Ty jumped on the opportunity to hunt as a young kid when his family moved back to Oregon. At the age of 11 he put a gun on layaway and mowed lawns all summer until he could buy it. A year later, he took hunter’s education and began to hunt in earnest on the private timberlands that members of the public could access.
Similarly, Ty found his way into the conservation world young, while he was in his early twenties. He switched from a rifle to a bow and shot and lost a bull elk, a memory that still haunts him today. He says he wished he had been forced to take a bowhunter education class like hunter’s ed. This spurred him to push for mandatory bow education under Oregon law.
“All I had done was take,” he said. “I wanted to give back.”

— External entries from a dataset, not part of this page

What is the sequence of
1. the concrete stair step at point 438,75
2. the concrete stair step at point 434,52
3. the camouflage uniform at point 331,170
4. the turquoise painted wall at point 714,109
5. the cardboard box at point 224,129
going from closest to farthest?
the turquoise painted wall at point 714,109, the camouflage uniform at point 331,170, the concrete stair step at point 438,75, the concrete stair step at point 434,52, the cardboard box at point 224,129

After volunteering as the chapter coordinator at Oregon Bowhunters Association, Ty started working full time for Oregon Hunters Association in 2008 after the economy crashed and logging all but stopped. He worked there until 2015 when he moved to Missoula and joined BHA’s team. He’s seen threats to access ramp up as the private timberlands he romped through as a kid now are gated and charge access fees.
Ty has two daughters and two grandsons, but he has never taken a stereotypical family vacation. Any free time is filled with hunting or angling. It is a part of everything he does. “It is where everything comes back to reality,” he said. It’s a reset button for modern life.
He likes bow hunting in the backcountry because it puts the challenge back into hunting, and Ty has always liked doing things the hard way. He hunts to get food that is not farmed and stay connected to his environment.
Working for BHA is Ty’s way of escaping a mundane job and protect the sports that are intrinsic to him. “To be able to work to protect that is amazing,” he said. BHA is a huge family to Ty. He says everyone works to protect our lands despite the different political spectrums they land on.
When Ty is not forgetting his sleeping bag on bike packing trips, he is encouraging and coordinating the BHA chapter involvement and reminding us to get off social media because “if we spent as much time trying to make a difference as we did on social media, we would crush conservation.”